-- Фрагмент текста --

На этом жизненный сюжет, прямо связанный с Журно, был для Берберовой завершен. Оставалось завершить соответствующий литературный сюжет, что будет сделано по приезде в Америку. Берберова снова вернется к «Маленькой девочке» и создаст наконец окончательный вариант, который вскоре опубликует в «Мостах».[127]
Поставить «Маленькую девочку» в Америке Берберовой так и не удастся, но после публикации пьесы в России («Современная драматургия»,1991, № 2) она вызовет интерес российских режиссеров. В 2001 году «Маленькую девочку» поставят в Театре имени Ленсовета, а в 2002-м по пьесе создадут телеспектакль. Однако завершение «Маленькой девочки» было не единственным и, конечно, не главным результатом поездки Берберовой в Европу летом 1960 года.
Из этой поездки, как помнит внимательный читатель «Курсива…», Берберова привезла с собой «замысел этой книги».[128] По возвращении в Йель она практически сразу взялась за работу, собираясь управиться года за два. Но этот данный самой себе срок оказался нереальным, ибо писать удавалось только урывками, главным образом в течение зимних и летних каникул. В письме двоюродной сестре Берберова обрисовала ситуацию так: «В июне я хочу двинуть книгу мою, которую начала осенью и к которой не возвращалась с Рождества. Я очень много успела за эту зиму, вероятно, потому, что жила очень тихо и трудолюбиво».[129]
Основное время, естественно, отнимало преподавание: у Берберовой была очень большая учебная нагрузка. Кроме того существовало еще несколько важных обязательств. Берберова должна была подготовить подборку писем Тургенева к Генри Джеймсу, уже давно опубликованных на Западе, но на русском языке до сих пор недоступных. В переводе Берберовой и с ее предисловием эти письма появятся в альманахе «Мосты» (1961, № 7). Она также должна была написать (и написала) ряд материалов для «Нового журнала».[130]
Помимо этих проектов у Берберовой было еще одно, особенно ответственное и срочное дело. В 1961 году исполнялось семьдесят пять лет со дня рождения Ходасевича, и к этой дате Берберова задумала выпустить сборник его стихотворений (предыдущий был издан в Париже три с лишним десятилетия назад, в 1927 году). Получив небольшой грант от нью-йоркского Гуманитарного фонда, Берберова составила «Собрание стихов» Ходасевича, положив в основу предыдущий сборник и добавив ряд текстов. Часть этих текстов Ходасевич по разным причинам решил не включать в свою книгу, часть была опубликована позднее в периодике, а часть оставалась в рукописях. В приложениях Берберова дала краткую биографию и библиографию Ходасевича, а также комментарии к стихотворениям, которые он сделал на подаренном ей экземпляре книги. В «Собрании стихов» были две фотографии, одна из которых, снятая в Берлине в 1923 году, прежде не публиковалась.[131]
«Я горжусь, что устроила все это, — писала Берберова Риттенбергу, — отредактировала, издала, истратила много денег, но по крайней мере у него (Ходасевича. — И. В.) теперь такая книга, какой нет ни у Белого, ни у Кузмина, ни у многих других».[132]
«Собрание стихов» Ходасевича было встречено крайне приветственно и критикой и читателями. «Очень рада, что Вам по душе пришлась книга Влади, — писала Берберова Борису и Вере Зайцевым. — Даже такие „хмурые люди“, как Глеб Струве, и тот тронулся сердцем, пишет: „Как хорошо!“ Книга идет хорошо. Торгуют ею и там (в Мюнхене. — И. В.), и в Париже, и здесь, и в Вашингтоне. Фонд же дал только половину денег. Остальное доложила сама».[133] Неудивительно, что, несмотря на намерение «двинуть» летом «Курсив…», Берберова решила в июле и августе преподавать. Работать в летние месяцы Берберовой придется в то время ежегодно.

-- Задание A --
Отфильтруйте записи и выпишите каждую строку, где встречается строка «point».

Записи данных:
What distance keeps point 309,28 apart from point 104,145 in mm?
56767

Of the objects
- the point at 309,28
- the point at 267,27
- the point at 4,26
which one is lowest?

-- Задание B --
Перепишите участок текста о Берберовой от слов «На этом жизненный» до слов «летом 1960 года.», заменив «телеспектакль» на «радиоспектакль».

-- Ответ A --
What distance keeps point 309,28 apart from point 104,145 in mm?
- the point at 309,28
- the point at 267,27
- the point at 4,26

-- Ответ B --
На этом жизненный сюжет, прямо связанный с Журно, был для Берберовой завершен. Оставалось завершить соответствующий литературный сюжет, что будет сделано по приезде в Америку. Берберова снова вернется к «Маленькой девочке» и создаст наконец окончательный вариант, который вскоре опубликует в «Мостах».[127]
Поставить «Маленькую девочку» в Америке Берберовой так и не удастся, но после публикации пьесы в России («Современная драматургия»,1991, № 2) она вызовет интерес российских режиссеров. В 2001 году «Маленькую девочку» поставят в Театре имени Ленсовета, а в 2002-м по пьесе создадут радиоспектакль. Однако завершение «Маленькой девочки» было не единственным и, конечно, не главным результатом поездки Берберовой в Европу летом 1960 года.